Minnesota Owners Can Terminate Section 8 Participation
Facts: Owners in Minnesota stopped accepting new Section 8 residents for their property, using a two-phase plan to not renew the leases of existing residents. In 2005 and 2006, they did not renew Section 8 leases for one- and two-bedroom units; in 2006 and 2007, they did not renew Section 8 leases for three-bedroom townhouses.
One resident who wanted to remain in his unit asked the owners to reasonably accommodate his disability by renewing his Section 8 lease. They declined to do so. So the resident moved out at the end of the lease term and sued the owners, alleging disability discrimination in public accommodations. The court ruled for the owners, and the resident appealed.
Ruling: The appeals court upheld the lower court's ruling.
Reasoning: A property owner can decide to end participation in a Section 8 housing choice voucher program and, consequently, to stop leasing to a Section 8 resident, without violating disability rights, the court concluded.

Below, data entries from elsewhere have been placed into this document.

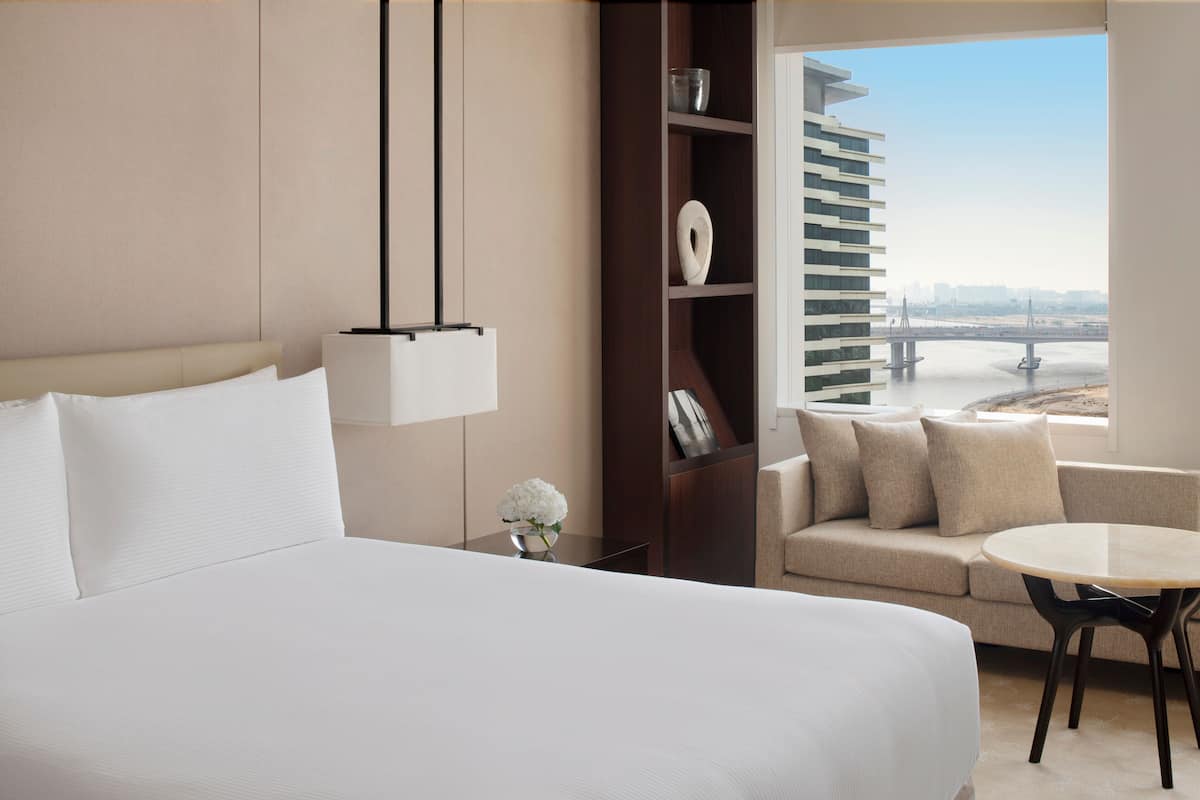 Habitación de hotel con una cama grande, un sofá, una mesita, una estantería y vistas a un puente y al paisaje urbano.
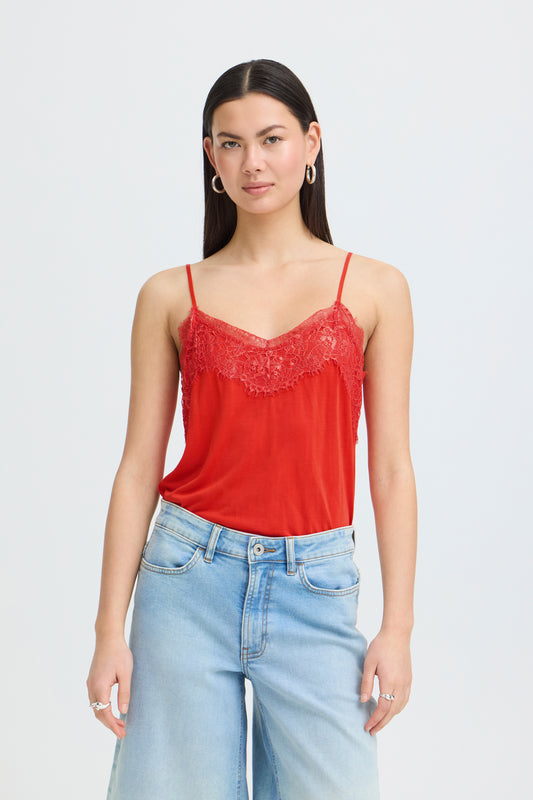 Woman wearing a red lace-trimmed top and light blue jeans on a white background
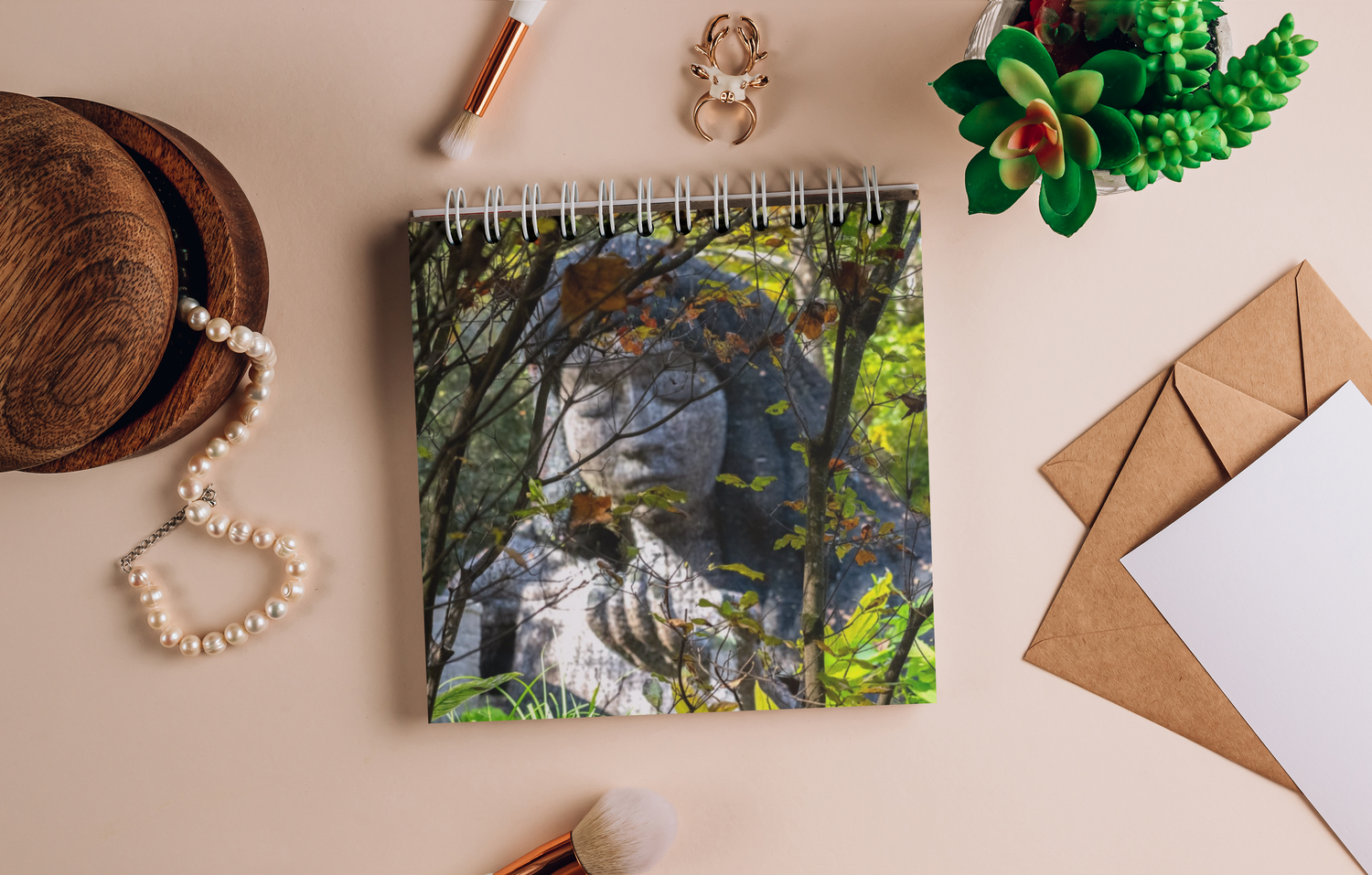Flatlay photography setup with notebook, decorative items and botanical elements on a wooden surface.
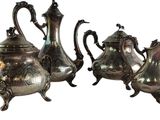 three pieces of silver tea and coffee set on a white background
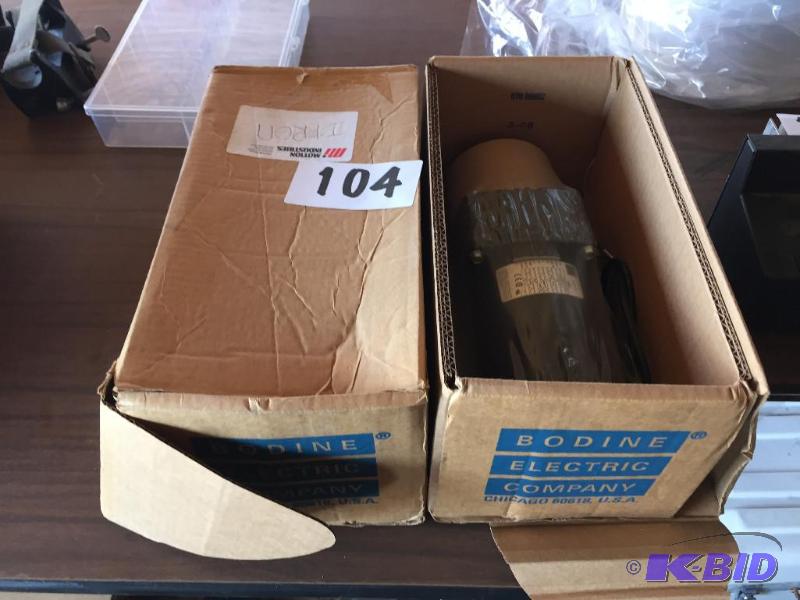 lot 104 image: 2 new Bodine motors....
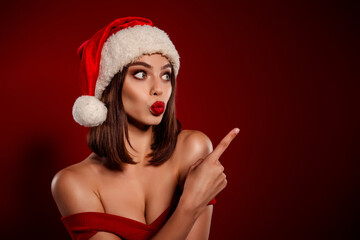 Glamorous young woman in Santa hat with bold red lips posing against festive red background Christmas fashion portrait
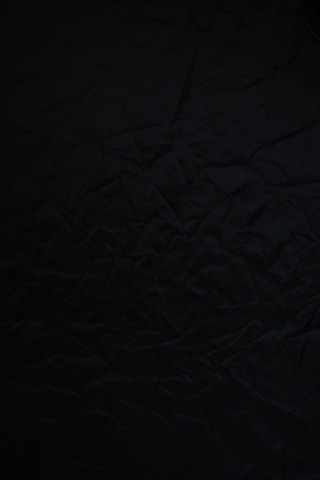 black textile on brown wooden table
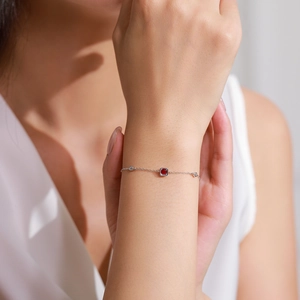 Elegant 925 sterling silver bracelet with a square red gemstone and sparkling accents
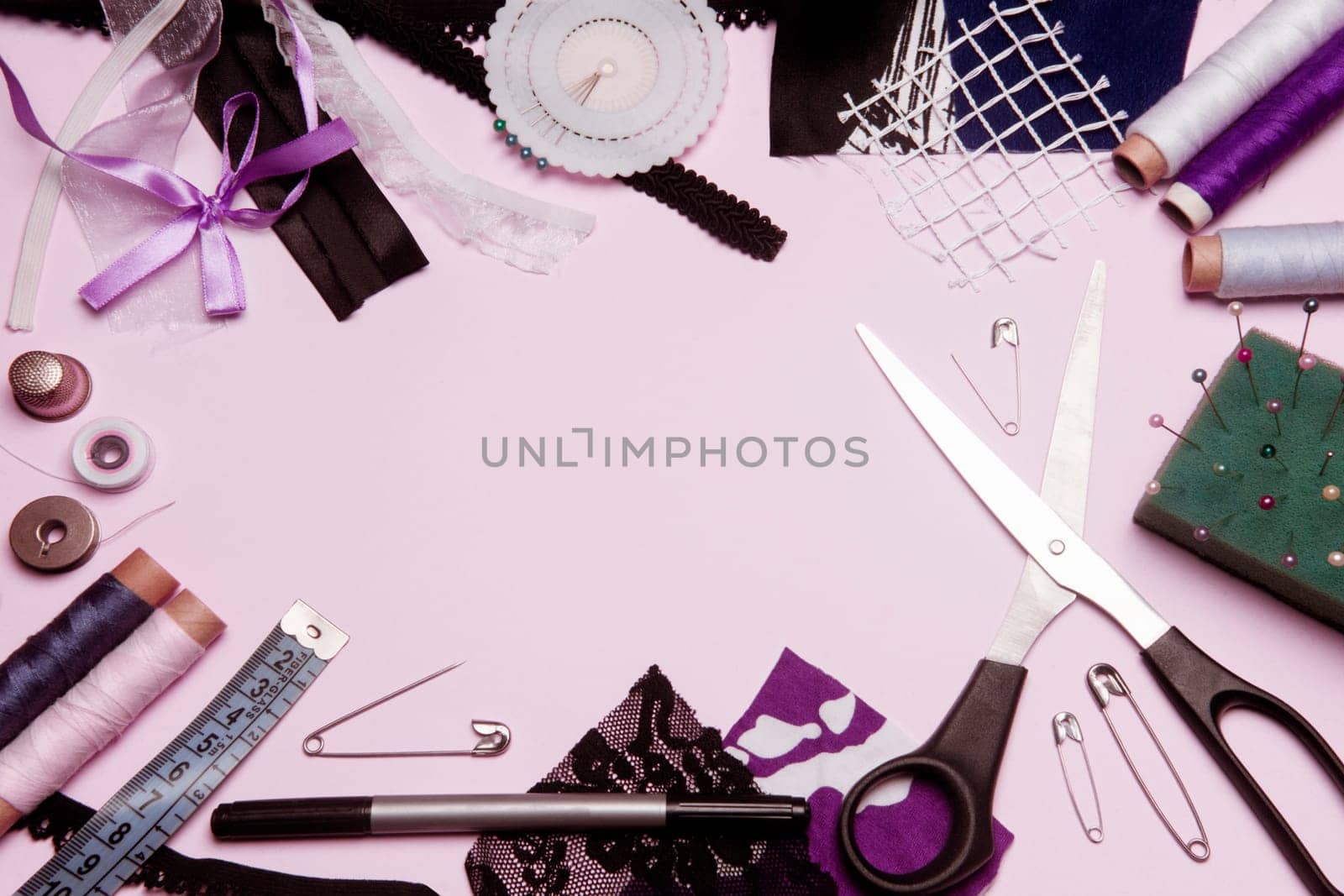 Sewing kit or sewing supplies are on pink background.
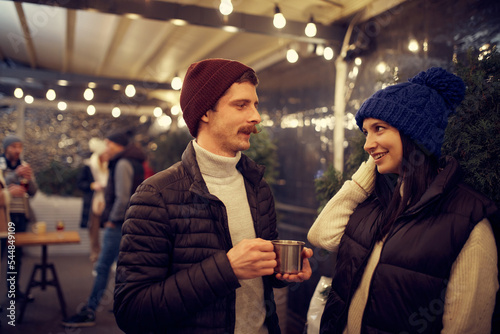 Happy couple in love in romantic dating with hot drinks  enjoying themselves  dressing warmly  looking at each other and smiling.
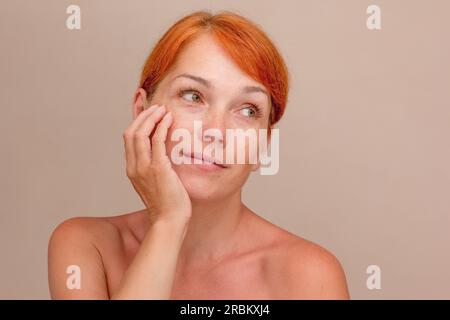 Ritratto di una donna di mezza età caucasica corta con lentiggini e capelli rossastri che tengono le mani sul mento su sfondo grigio guardando in alto Foto Stock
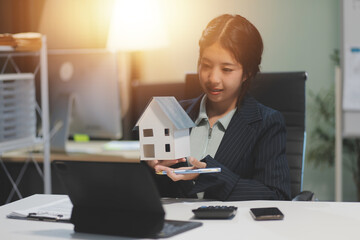 Real estate agents explain models of housing estates in projects to elaborate to clients,...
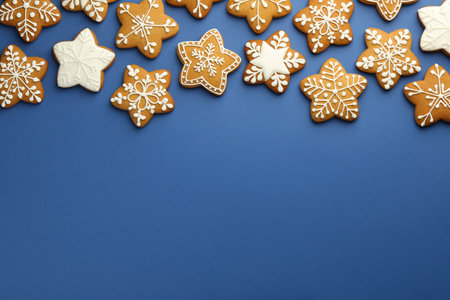 Tasty star shaped Christmas cookies with icing on blue background, flat lay. Space for textの写真素材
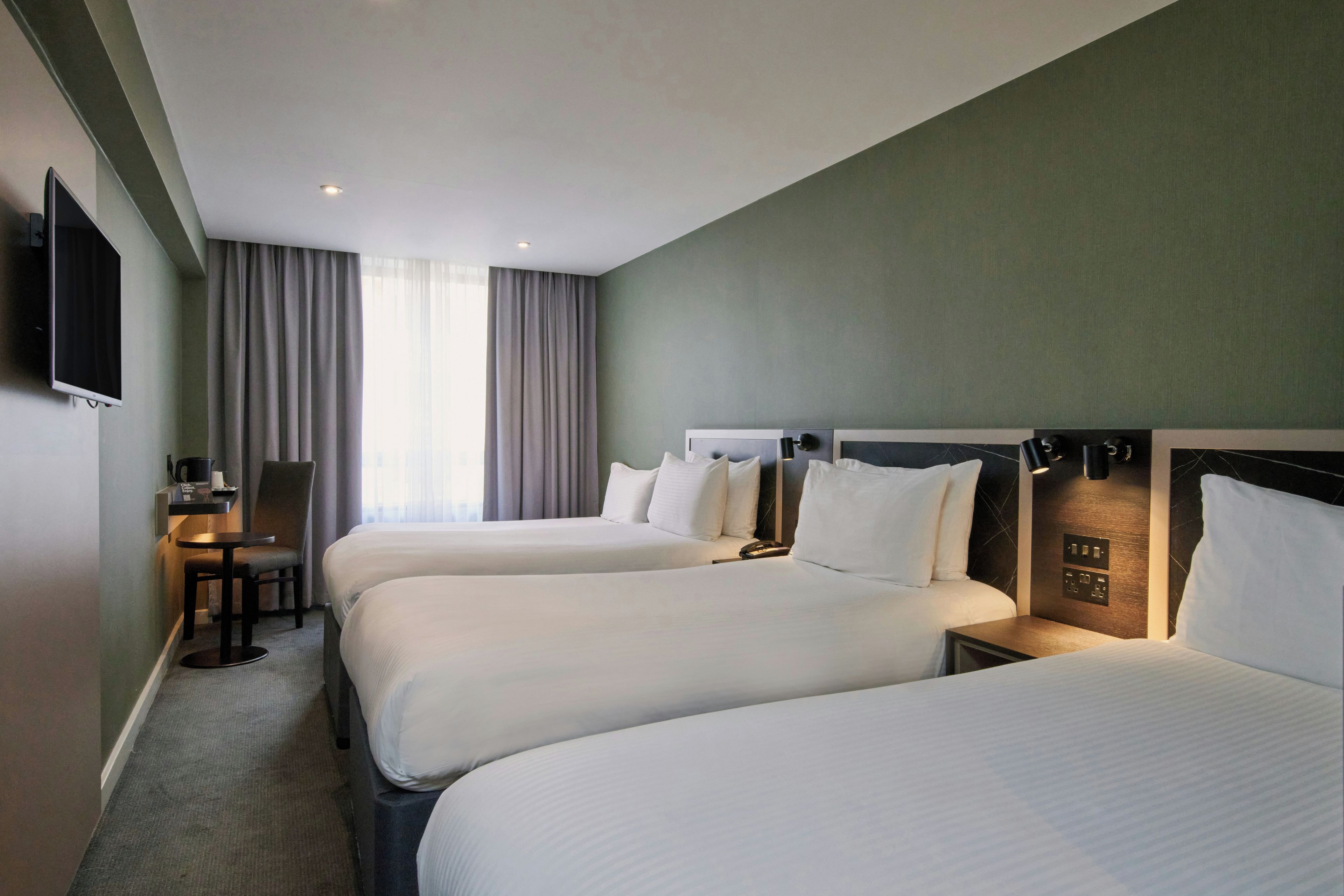 Ein Hotelzimmer mit zwei Betten, einem Schreibtisch, einem Stuhl, einem Fernseher und einem Fenster mit Vorhängen.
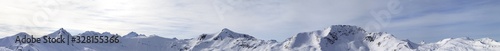 Large panorama of high winter mountains with snowy slopes and sunlit cloudy sky
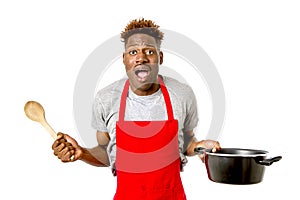 Black afro american man home cook in chef apron cooking pot and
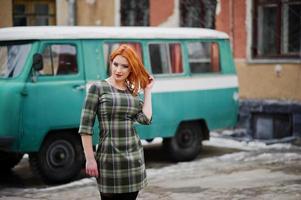 Young red haired girl posed on checkered dress background old retro cyan minivan. photo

Minnesota law does not require property owners to participate in the Section 8 program, the court noted. And, the court explained, all that's required on the part of property owners to terminate participation in project-based rental housing is a one-year notice of their intent to exercise their option to terminate or not renew a federal Section 8 contract and mortgage or to terminate a housing subsidy program.
The court, therefore, concluded that, consistent with federal regulations, Minnesota law does not require property owners in Minnesota to participate in Section 8 programs, and that refusal to participate in a voluntary program for a legitimate business reason does not constitute discrimination under state law.